=== What is required ===
Leaving out every picture, quote the data below exactly as it appears.
____ Collected material
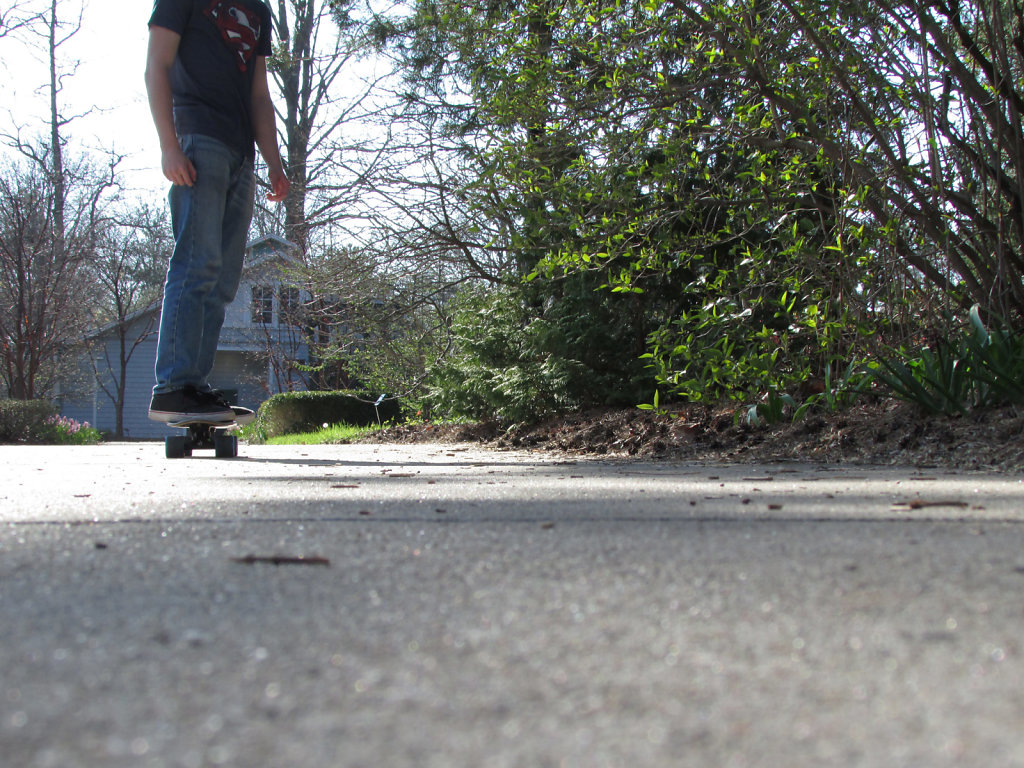 Young man skateboarding on a sidewalk in late spring
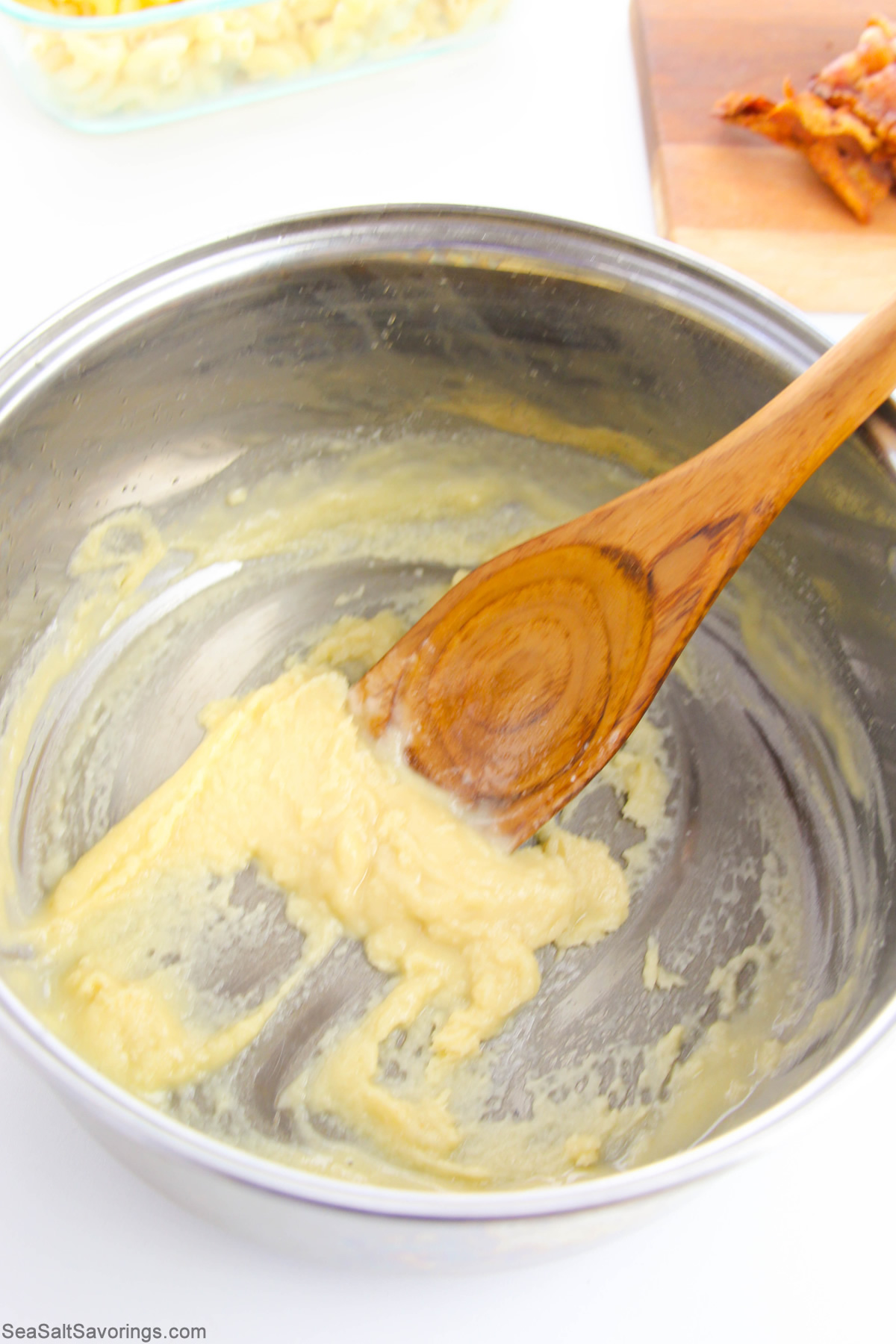 stirring cheese sauce base in a pot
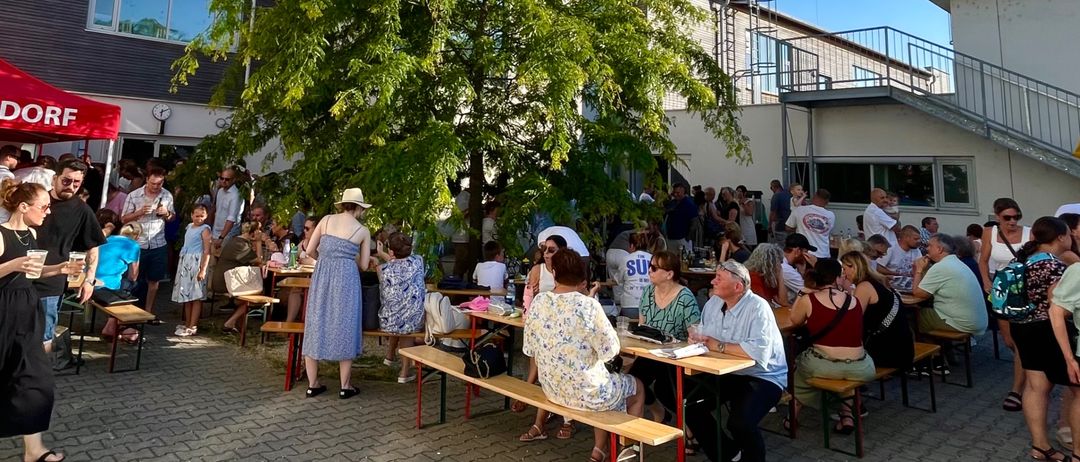 Eine Gruppe von Menschen sitzt unter einem Baum um Tische herum, mit Gebäuden im Hintergrund und einem roten Zelt auf der linken Seite. Sie tragen Freizeitkleidung und einige tragen Hüte.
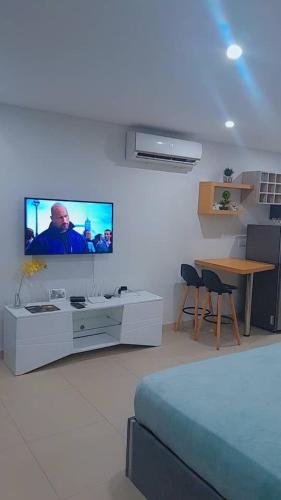 ein Wohnzimmer mit einem Flachbildfernseher an der Wand in der Unterkunft Uban Oasis in Accra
________
=== Answer to this task ===
 Young man skateboarding on a sidewalk in late spring
 stirring cheese sauce base in a pot
 Eine Gruppe von Menschen sitzt unter einem Baum um Tische herum, mit Gebäuden im Hintergrund und einem roten Zelt auf der linken Seite. Sie tragen Freizeitkleidung und einige tragen Hüte.
 ein Wohnzimmer mit einem Flachbildfernseher an der Wand in der Unterkunft Uban Oasis in Accra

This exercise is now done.